National Center for Computational Toxicology, Office of Research and Development, US Environmental Protection Agency, Research Triangle Park, NC, 27711, USA.
Currently at Oregon State University, Corvallis, USA.
Arch Toxicol. 2018 Feb;92(2):587-600. doi: 10.1007/s00204-017-2067-x. Epub 2017 Oct 27.
In an effort to address a major challenge in chemical safety assessment, alternative approaches for characterizing systemic effect levels, a predictive model was developed. Systemic effect levels were curated from ToxRefDB, HESS-DB and COSMOS-DB from numerous study types totaling 4379 in vivo studies for 1247 chemicals. Observed systemic effects in mammalian models are a complex function of chemical dynamics, kinetics, and inter- and intra-individual variability. To address this complex problem, systemic effect levels were modeled at the study-level by leveraging study covariates (e.g., study type, strain, administration route) in addition to multiple descriptor sets, including chemical (ToxPrint, PaDEL, and Physchem), biological (ToxCast), and kinetic descriptors. Using random forest modeling with cross-validation and external validation procedures, study-level covariates alone accounted for approximately 15% of the variance reducing the root mean squared error (RMSE) from 0.96 log to 0.85 log mg/kg/day, providing a baseline performance metric (lower expectation of model performance). A consensus model developed using a combination of study-level covariates, chemical, biological, and kinetic descriptors explained a total of 43% of the variance with an RMSE of 0.69 log mg/kg/day. A benchmark model (upper expectation of model performance) was also developed with an RMSE of 0.5 log mg/kg/day by incorporating study-level covariates and the mean effect level per chemical. To achieve a representative chemical-level prediction, the minimum study-level predicted and observed effect level per chemical were compared reducing the RMSE from 1.0 to 0.73 log mg/kg/day, equivalent to 87% of predictions falling within an order-of-magnitude of the observed value. Although biological descriptors did not improve model performance, the final model was enriched for biological descriptors that indicated xenobiotic metabolism gene expression, oxidative stress, and cytotoxicity, demonstrating the importance of accounting for kinetics and non-specific bioactivity in predicting systemic effect levels. Herein, we generated an externally predictive model of systemic effect levels for use as a safety assessment tool and have generated forward predictions for over 30,000 chemicals.

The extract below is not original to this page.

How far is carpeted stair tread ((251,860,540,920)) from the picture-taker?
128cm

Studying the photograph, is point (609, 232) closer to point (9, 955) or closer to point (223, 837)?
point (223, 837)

为了解决化学安全评估中的一个主要挑战,即表征系统效应水平的替代方法,开发了一种预测模型。系统效应水平是从 ToxRefDB、HESS-DB 和 COSMOS-DB 中提取的,这些数据库包含了来自多种研究类型的 4379 项体内研究,涉及 1247 种化学物质。哺乳动物模型中观察到的系统效应是化学动力学、代谢动力学以及个体间和个体内变异性的复杂函数。为了解决这个复杂的问题,通过利用研究协变量(例如研究类型、品系、给药途径)以及多个描述符集(包括化学(ToxPrint、PaDEL 和 Physchem)、生物学(ToxCast)和代谢动力学描述符),在研究水平上对系统效应水平进行建模。使用随机森林建模方法进行交叉验证和外部验证程序,仅研究水平协变量就解释了大约 15%的方差,将均方根误差(RMSE)从 0.96 降低到 0.85 log mg/kg/天,提供了一个基线性能指标(对模型性能的期望较低)。使用研究水平协变量、化学、生物学和代谢动力学描述符的组合开发的共识模型总共解释了 43%的方差,RMSE 为 0.69 log mg/kg/天。还通过整合研究水平协变量和每种化学物质的平均效应水平,开发了一个基准模型(对模型性能的期望较高),RMSE 为 0.5 log mg/kg/天。通过比较每种化学物质的最低研究水平预测和观察到的效应水平,实现了具有代表性的化学水平预测,将 RMSE 从 1.0 降低到 0.73 log mg/kg/天,相当于 87%的预测值落在观察值的一个数量级内。尽管生物学描述符没有提高模型性能,但最终模型中富集了指示外源性代谢基因表达、氧化应激和细胞毒性的生物学描述符,这表明在预测系统效应水平时,考虑代谢动力学和非特异性生物活性非常重要。在这里,我们生成了一个可用于安全评估工具的系统效应水平的外部预测模型,并对超过 30000 种化学物质进行了前瞻性预测。